Monday, October 5, 2009

Don’t give up the fight

October arrives and right on schedule, it’s cold. Under fifty when I get out of bed. Not too cold for the plants yet, which look the same as the day and the week before as I regard them from the other side of the window, but too cold for me to want to step outdoors before breakfast and take a closer look. That’s the difference. I miss my morning garden service. The freedom of just opening the door and (without “dressing for the weather”) taking the slow walk through the front and then the back gardens. A tour of inspection at some moments; but more fundamentally a physical, sense-based reconciliation to fleshly existence. Sealed in the book of life once more! The gift of life (or lucky accident: choose your metaphor) in a beautiful world! It’s still here, and we’re still in it. What luck!... Yet somehow I just don’t have the urge to go out and experience all that for the simple reason that I’ll be – cold. Forty-nine degrees is not my friend. It works for others, but not for me. I want all outdoors to love me. I want to feel the sun, the heat, the light. I want those molecules jumping.

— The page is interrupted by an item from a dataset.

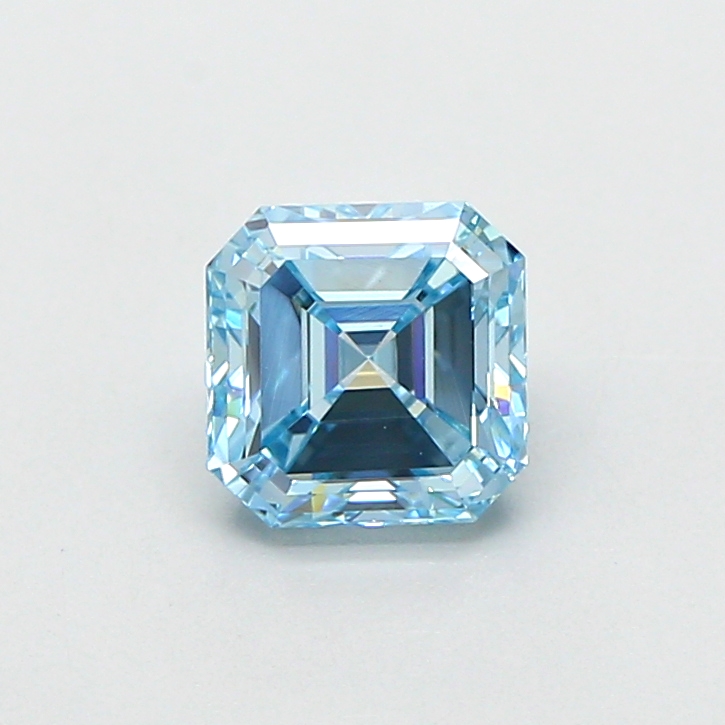 0.99 ct Asscher lab grown diamond Blue VVS2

The other day, when some at least of those conditions were obtaining, I was out front performing one of my little late-season maintenance chores, re-staking the zinnia for the third or fourth time. We had had wind and rain, and the top heavy, heavily-flowered, thick-stalked annual had pitched to the side at a forty-five degree angle, hanging on its supports. The plant is about four feet tall. Its flowers are red and round and very large. The remarkable thing about the size is that it is our only zinnia, grown from seed, under this year’s innovation, the cold frame. Of course I did not set out to grow one zinnia. I must have transplanted about thirty seedlings. But the weather was terrible in June, rain or clouds every day, not enough sun; I watched them all weaken, develop holes in their little leaves, fade away like – spilt milk, words writ on water. Some seedlings do not prosper; it is the way of things. I took about a half dozen of the most likely survivors and transplanted them to the front, where the sun is steadiest and, after a couple of weeks, only one remained. I don’t know why. Did it consume all the usable nutrients, suck the life out from underneath the others? As in some sort of fable, all the other seedlings sicken and die, and one boffo bonanza oversized flower grows tall and colorful and eats sun like air.
So, as everything slowly fades, even the perennials that held their banners high through the late declining season, our one zinnia continues to add biomass and flowers, and weight (evidently), and strains against the bamboo poles I use to hold it up and wants to come crashing down like a redwood under the ax.
I grab a few more bamboo stakes, thrust them in the ground, tie a few more bonds around the branches to lever up the main stalk, the mast of my autumn schooner, and tie the knot.
As I’m engaged in this struggle, the neighbor from across the street – whose own yard is filled with marigolds and mums, pretty good fall flowers – calls out, “Give it up! It’s all over!”
This is meant as companionable banter, a kind of cheerfully cynical New England-knowing piece of advice. But all I can do is shake my head.
No. Never. Never give up.
I will keep trimming, deadheading, watering, and otherwise manipulating plant material to see what I can keep alive, what sort of show I can maintain, for as long as I can. I remember annuals blooming in December some years; flowers under the snow: pansies. I think I’ll go get some pansies.
As for the red zinnia, the new support system has held. It’s tall and straight and blazing. And now the sun has come out. What a beautiful world!